### EXTRACTO PARA LEER
---------------

Lightricks/LTX-Video-0.9.1

Lightricks

Texto a video

LTX-Video-0.9.1 es un modelo de generación de vídeo basado en difusión para texto a vídeo e imagen más texto a vídeo, desarrollado por Lightricks. Está orientado a producir vídeos de alta resolución con contenido realista y variado, con soporte para flujos locales, ComfyUI y Diffusers. La tarjeta lo describe como un modelo DiT capaz de generar vídeo de alta calidad en tiempo real, con salida de hasta 30 FPS y resolución objetivo de 1216×704 en la familia LTX-Video.

Como usar

Instalación rápida con Diffusers:
pip install -U diffusers transformers accelerate

Ejemplo básico de uso desde Hugging Face con Diffusers:
import torch
from diffusers import DiffusionPipeline

# switch to "mps" for apple devices
pipe = DiffusionPipeline.from_pretrained("Lightricks/LTX-Video-0.9.1", dtype=torch.bfloat16, device_map="cuda")
prompt = "Astronaut in a jungle, cold color palette, muted colors, detailed, 8k"
image = pipe(prompt).images[0]

Uso local desde el repositorio oficial:
git clone https://github.com/Lightricks/LTX-Video.git
cd LTX-Video
# create env
python -m venv env
source env/bin/activate
python -m pip install -e .\[inference-script\]

Inferencia texto a vídeo:
python inference.py --prompt "PROMPT" --height HEIGHT --width WIDTH --num_frames NUM_FRAMES --seed SEED --pipeline_config ltxv-13b-0.9.7-dev.yaml

Inferencia imagen a vídeo:
python inference.py --prompt "PROMPT" --input_image_path IMAGE_PATH --height HEIGHT --width WIDTH --num_frames NUM_FRAMES --seed SEED --pipeline_config ltxv-13b-0.9.7-dev.yaml

Ejemplo texto a vídeo con Diffusers:
import torch
from diffusers import LTXPipeline
from diffusers.utils import export_to_video

pipe = LTXPipeline.from_pretrained("Lightricks/LTX-Video", torch_dtype=torch.bfloat16)
pipe.to("cuda")

prompt = "A woman with long brown hair and light skin smiles at another woman with long blonde hair. The woman with brown hair wears a black jacket and has a small, barely noticeable mole on her right cheek. The camera angle is a close-up, focused on the woman with brown hair's face. The lighting is warm and natural, likely from the setting sun, casting a soft glow on the scene. The scene appears to be real-life footage"
negative_prompt = "worst quality, inconsistent motion, blurry, jittery, distorted"

video = pipe(
    prompt=prompt,
    negative_prompt=negative_prompt,
    width=704,
    height=480,
    num_frames=161,
    num_inference_steps=50,
).frames[0]
export_to_video(video, "output.mp4", fps=24)

---------------

### POR HACER
1. Según el extracto, ¿en qué caso conviene cambiar "cuda" por "mps" en el ejemplo básico con Diffusers? Explícalo en una a tres oraciones.
2. ¿Qué resolución objetivo indica el extracto para la familia LTX-Video?
3. Por favor, copia el extracto desde "Texto a video" hasta "la familia LTX-Video." y reemplaza "realista" por "fotorrealista".

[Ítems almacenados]
---------------

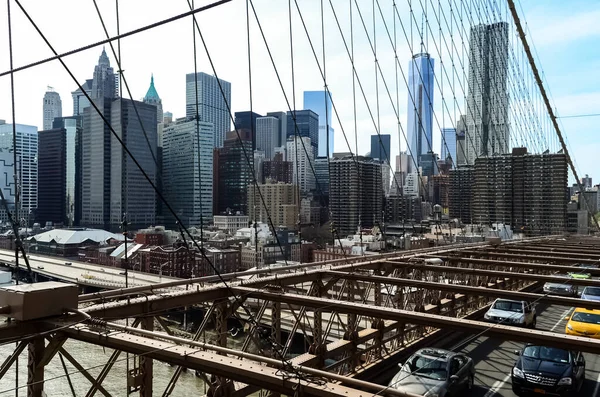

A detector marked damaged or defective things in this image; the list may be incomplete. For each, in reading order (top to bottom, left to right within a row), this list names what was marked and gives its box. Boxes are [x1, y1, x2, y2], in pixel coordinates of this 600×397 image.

rusted steel beam [233, 288, 600, 352]
rusted steel beam [324, 272, 600, 310]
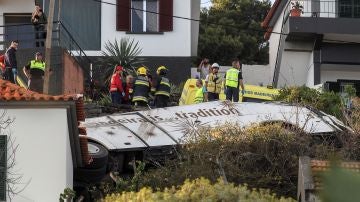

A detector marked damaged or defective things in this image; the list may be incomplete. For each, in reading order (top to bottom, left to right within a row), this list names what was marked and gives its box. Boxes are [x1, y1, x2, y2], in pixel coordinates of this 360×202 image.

crushed vehicle [78, 101, 348, 185]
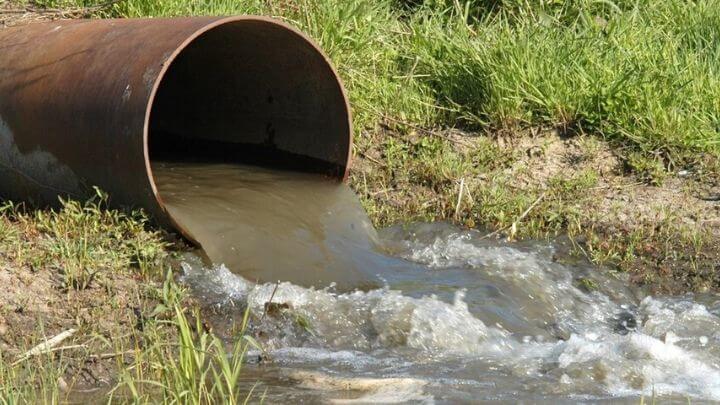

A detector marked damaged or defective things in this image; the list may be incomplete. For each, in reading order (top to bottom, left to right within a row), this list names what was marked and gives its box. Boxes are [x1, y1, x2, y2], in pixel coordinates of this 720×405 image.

rusty metal pipe [0, 16, 352, 240]
rust stain on pipe [0, 16, 352, 240]
corroded metal surface [0, 17, 352, 240]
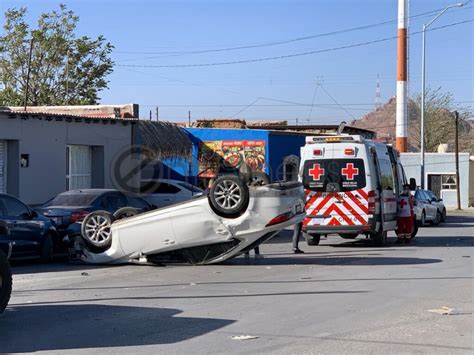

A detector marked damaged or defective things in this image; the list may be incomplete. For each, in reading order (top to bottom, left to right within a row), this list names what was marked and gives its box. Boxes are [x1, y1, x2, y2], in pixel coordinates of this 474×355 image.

overturned white car [72, 177, 306, 266]
damaged vehicle [72, 177, 306, 266]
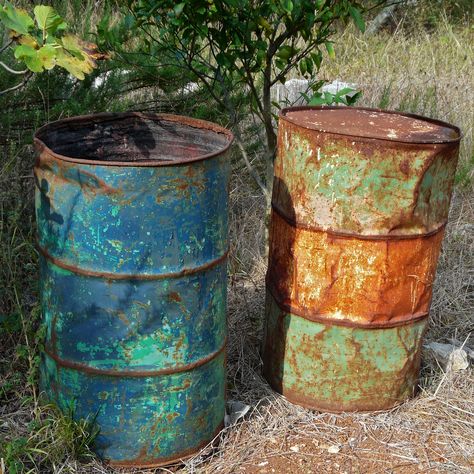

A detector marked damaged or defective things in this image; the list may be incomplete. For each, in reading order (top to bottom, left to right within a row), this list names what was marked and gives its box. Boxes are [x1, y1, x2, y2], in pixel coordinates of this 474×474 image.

corroded steel drum [33, 113, 233, 468]
rusty metal barrel [33, 113, 233, 468]
rusty metal barrel [262, 106, 460, 412]
corroded steel drum [262, 106, 462, 412]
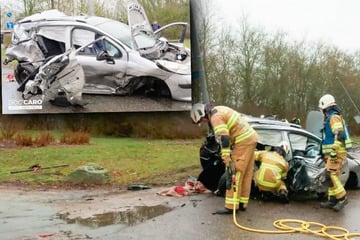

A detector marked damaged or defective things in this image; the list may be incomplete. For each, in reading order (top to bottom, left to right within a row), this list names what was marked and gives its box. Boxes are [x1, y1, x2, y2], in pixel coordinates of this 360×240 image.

wrecked silver car [4, 1, 193, 104]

---------------

### RESULTADOS
1. Conviene cambiarlo en dispositivos de Apple. El comentario del código indica que se use "mps" para esos equipos en lugar de "cuda".

2. 1216×704.

3.
Texto a video

LTX-Video-0.9.1 es un modelo de generación de vídeo basado en difusión para texto a vídeo e imagen más texto a vídeo, desarrollado por Lightricks. Está orientado a producir vídeos de alta resolución con contenido fotorrealista y variado, con soporte para flujos locales, ComfyUI y Diffusers. La tarjeta lo describe como un modelo DiT capaz de generar vídeo de alta calidad en tiempo real, con salida de hasta 30 FPS y resolución objetivo de 1216×704 en la familia LTX-Video.